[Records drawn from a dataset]
____________

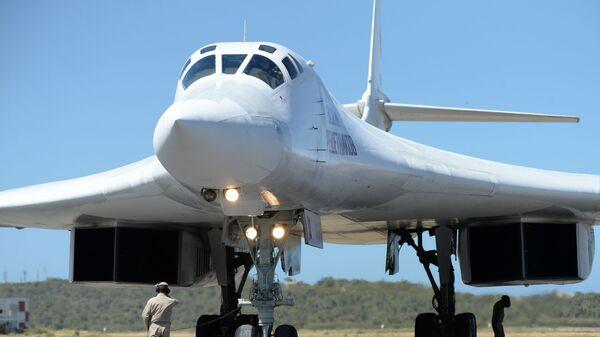 Российский стратегический бомбардировщик Ту-160 после посадки в международном аэропорту Майкетия к северу от Каракаса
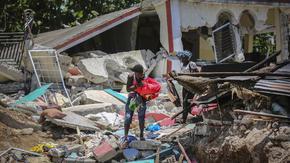 Жертвите на силното земетресение в Хаити наближиха 1300 души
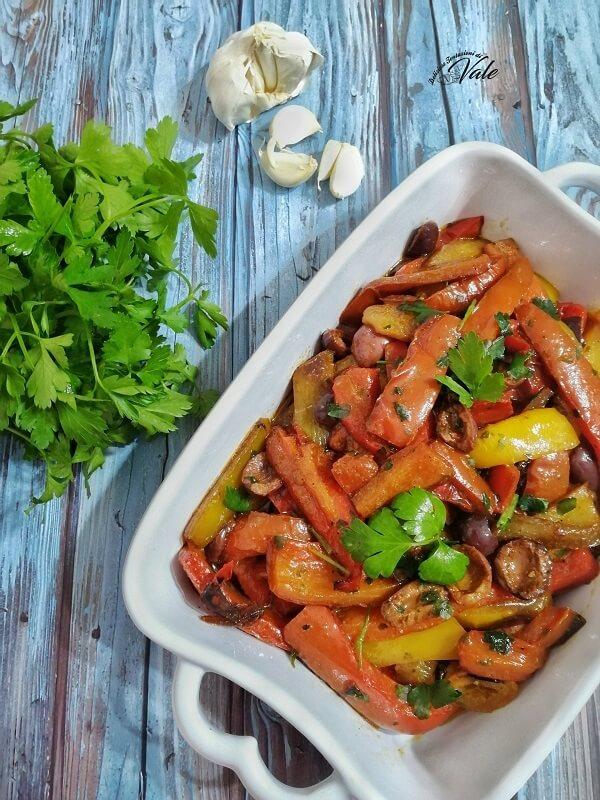 Peperoni con Olive e Capperi in padella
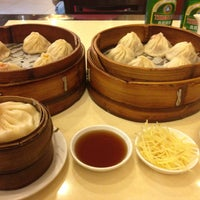 Photo taken at Nanxiang Steamed Bun Restaurant by Jd S. on 7/29/2013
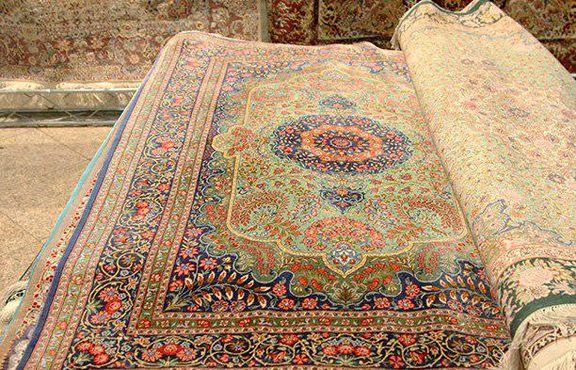 شکوه قالی ایرانی در تار و پود تحریم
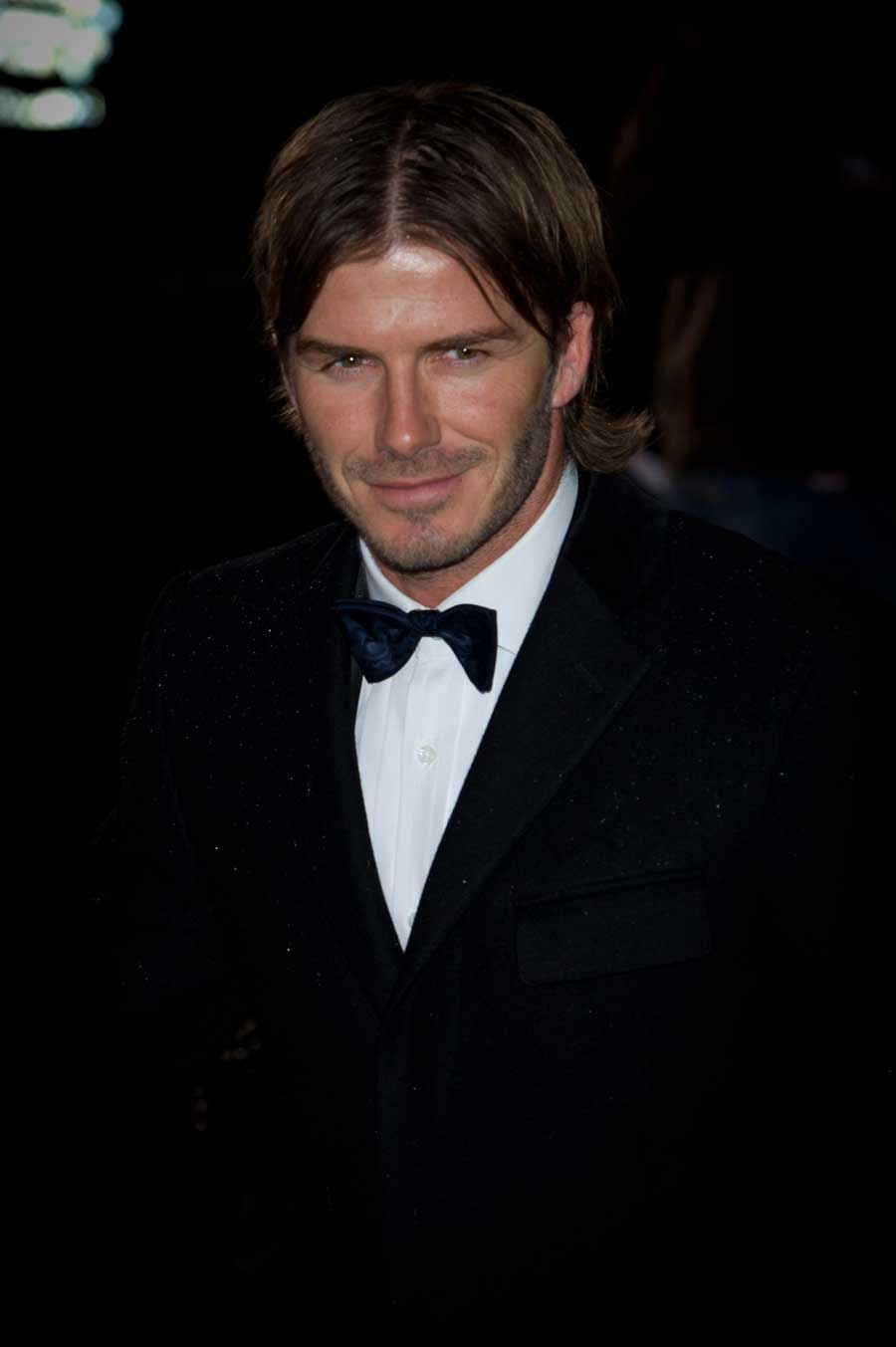 18405 - Beckham believes he can still Play for England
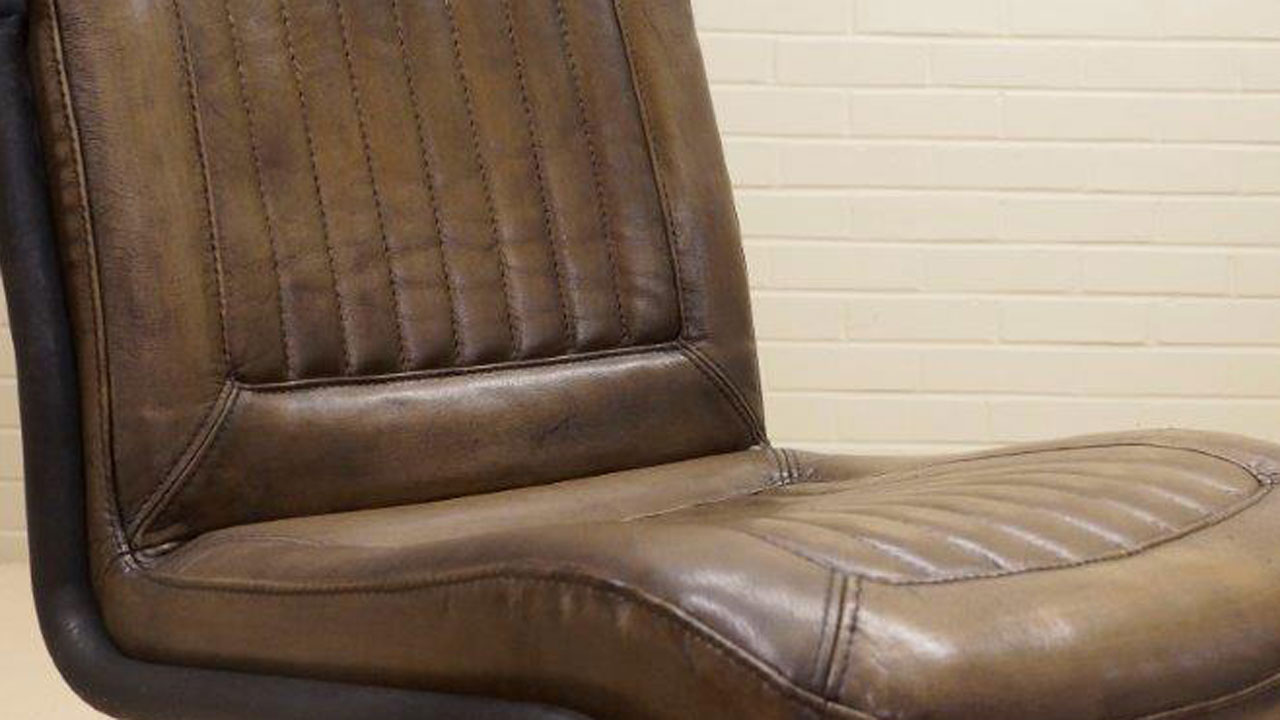 Carl Metal Chair - Detail View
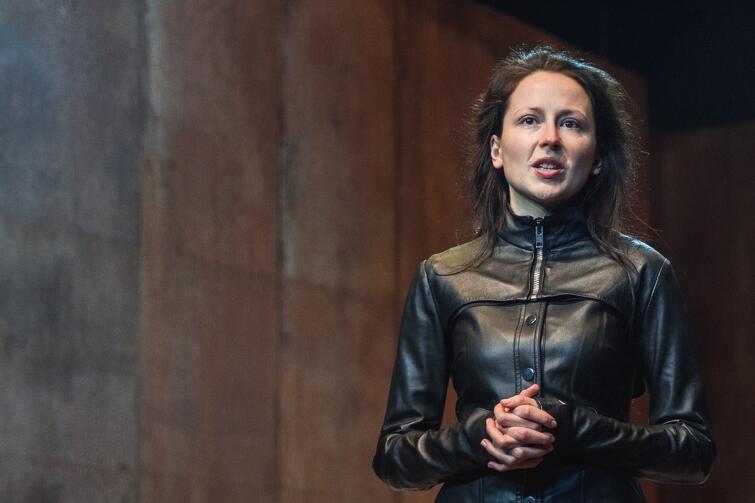 Katarzyna Dałek (Arycja) w zaledwie kilku scenach buduje pełnokrwistą postać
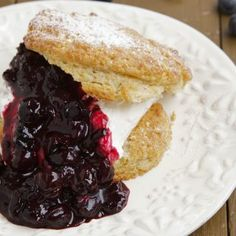 Quick and Easy Scones with Blueberry Compote and Whipped Cream. I love scones :-P Cottage Cheese Breakfast, What's For Breakfast, Breakfast Recipes, Dessert Recipes, Breakfast Bites, Blueberry Compote, Blueberry Scones, Homemade Scones, Just Desserts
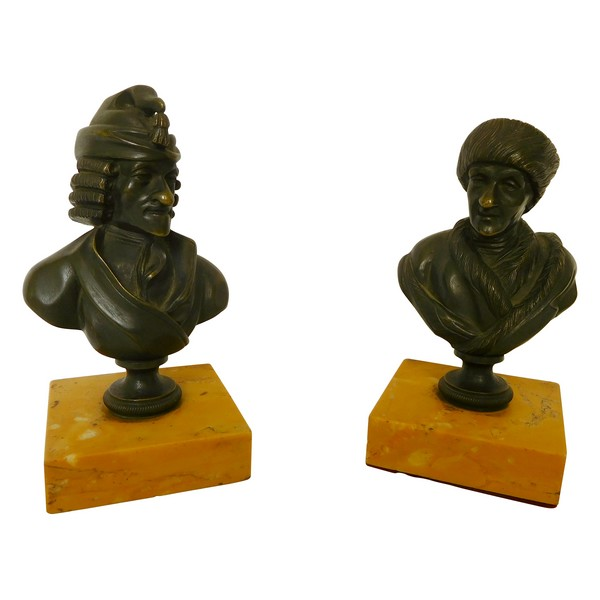 Pair of patinated bronze busts : French philosophers Voltaire And Rousseau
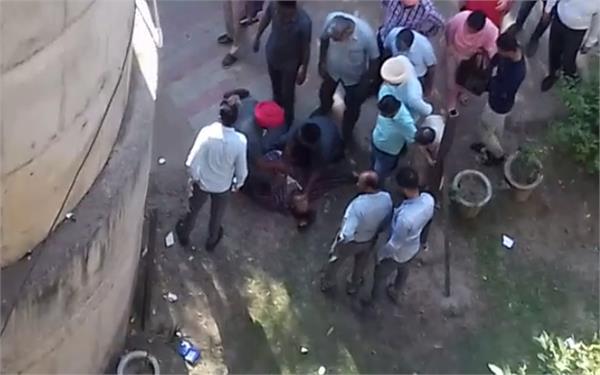 chandigarh secretariat  employees  suicide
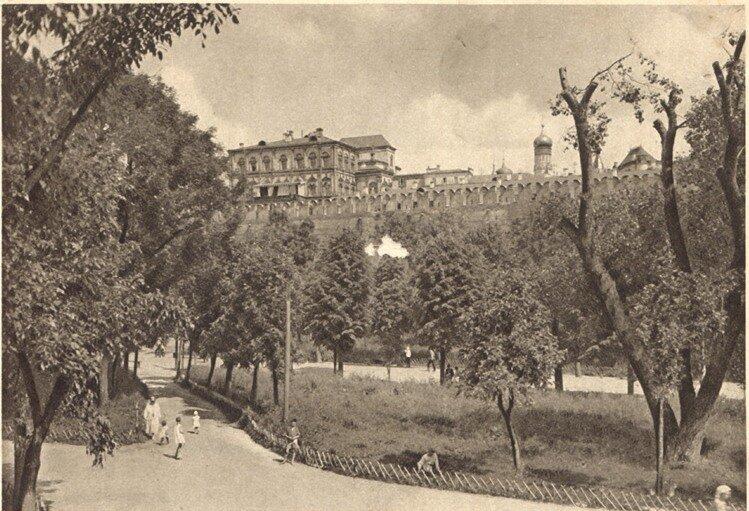 Александровский сад, 1930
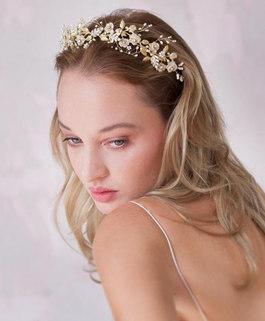 3-377_Blush_blooming_tiara_-2_1024x1024_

____________

Task to carry out
All lines from the one containing "شکوه قالی ایرانی در تار و پود تحریم" through the end of the data are to be written out exactly, with nothing added; skip the pictures.

Result for this task
 شکوه قالی ایرانی در تار و پود تحریم
 18405 - Beckham believes he can still Play for England
 Carl Metal Chair - Detail View
 Katarzyna Dałek (Arycja) w zaledwie kilku scenach buduje pełnokrwistą postać
 Quick and Easy Scones with Blueberry Compote and Whipped Cream. I love scones :-P Cottage Cheese Breakfast, What's For Breakfast, Breakfast Recipes, Dessert Recipes, Breakfast Bites, Blueberry Compote, Blueberry Scones, Homemade Scones, Just Desserts
 Pair of patinated bronze busts : French philosophers Voltaire And Rousseau
 chandigarh secretariat  employees  suicide
 Александровский сад, 1930
 3-377_Blush_blooming_tiara_-2_1024x1024_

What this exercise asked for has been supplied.